* [Passage]
:::::
Learn how semantic and instance segmentation perform in real-world weed and crop detection for smart, data-driven agriculture.

December 17, 2025

19 minutes read

article featured image

This study compares semantic and instance segmentation approaches for weed and crop detection in real agricultural conditions. The results show that semantic segmentation delivers more reliable performance when data is limited and plant shapes vary widely, enabling more accurate weed mapping and targeted herbicide application. By reducing chemical use, lowering operational effort and improving decision precision, the findings support scalable, data driven and environmentally sustainable farming practices.

Introduction

Precision weed and crop detection is essential for automated weeding and targeted herbicide application in modern agriculture. As farming operations scale, manual identification of weeds becomes increasingly impractical, while blanket herbicide use raises costs and accelerates environmental degradation. Computer vision enables pixel-level analysis of aerial and ground-based imagery, allowing interventions to be applied only where necessary and reducing overall chemical usage.

In this context, Omdena collaborators worked with SkyMaps Agrimatics to explore machine learning and computer vision approaches for weed and crop detection. This article compares semantic segmentation and instance segmentation methods, examining their performance, data requirements and practical trade-offs in real agricultural settings. By analysing how each approach handles field variability, plant morphology and dataset limitations, the study aims to identify which segmentation strategy is better suited to improving efficiency, reducing herbicide use and supporting sustainable, data-driven farming practices.
:::::
* [Problems and tasks]
1) Reproduce a section of the weed-detection article word for word. Begin at the words "Learn how semantic" and stop after "sustainable farming practices.".
2) In the weed-detection article, which organization did Omdena collaborators work with?
3) Continue the weed-detection article from the end of its introduction.
The material that comes after this text has no connection to it.

* [Data shown]
:::::
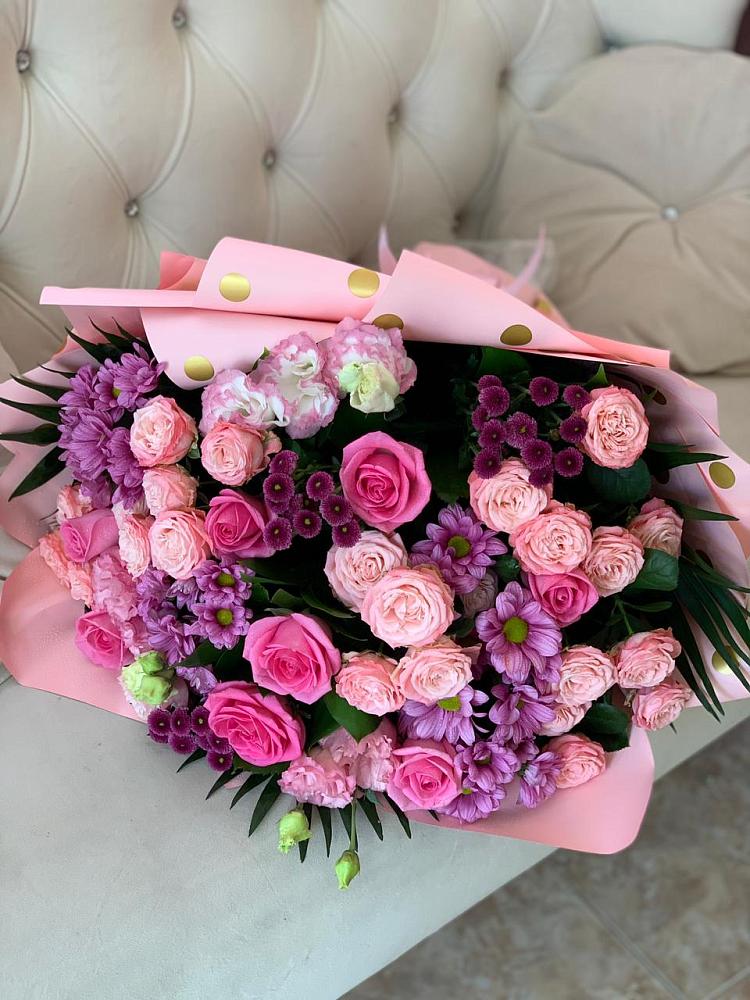 Букет Ваше величество в Железнодорожный Подольского района Букет цветов из: Хризантемы, Розы и Лизиантусы в Железнодорожный Подольского района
:::::
* [Task results]
1)
Learn how semantic and instance segmentation perform in real-world weed and crop detection for smart, data-driven agriculture.

December 17, 2025

19 minutes read

article featured image

This study compares semantic and instance segmentation approaches for weed and crop detection in real agricultural conditions. The results show that semantic segmentation delivers more reliable performance when data is limited and plant shapes vary widely, enabling more accurate weed mapping and targeted herbicide application. By reducing chemical use, lowering operational effort and improving decision precision, the findings support scalable, data driven and environmentally sustainable farming practices.

2) SkyMaps Agrimatics.

3)
Challenges of Weed Control

Herbicides are widely used to control invasive weeds. Aggressive species such as Persicaria perfoliata (mile-a-minute weed) can spread rapidly, crowding out native plants and reducing yields. While herbicides support productivity, their overuse contaminates soil and water and poses risks to ecosystems and human health.

To limit chemical use, modern farms are adopting agricultural robotics. Autonomous drones can scan large fields, capture aerial imagery and selectively apply herbicides, but they rely on precise GeoJSON coordinates to guide spraying. In large-scale farms, manually reviewing thousands of orthomosaic image tiles to distinguish weeds from healthy crops is labour-intensive, time-consuming and error-prone.

Orthomosaic image acquired by UAV of sugar cane plantations and its human-generated ground truth. Source

The orthomosaic image above illustrates how human‑generated ground truth masks identify weed and crop regions in sugar cane plantations. These annotated maps serve as the training data for computer vision algorithms.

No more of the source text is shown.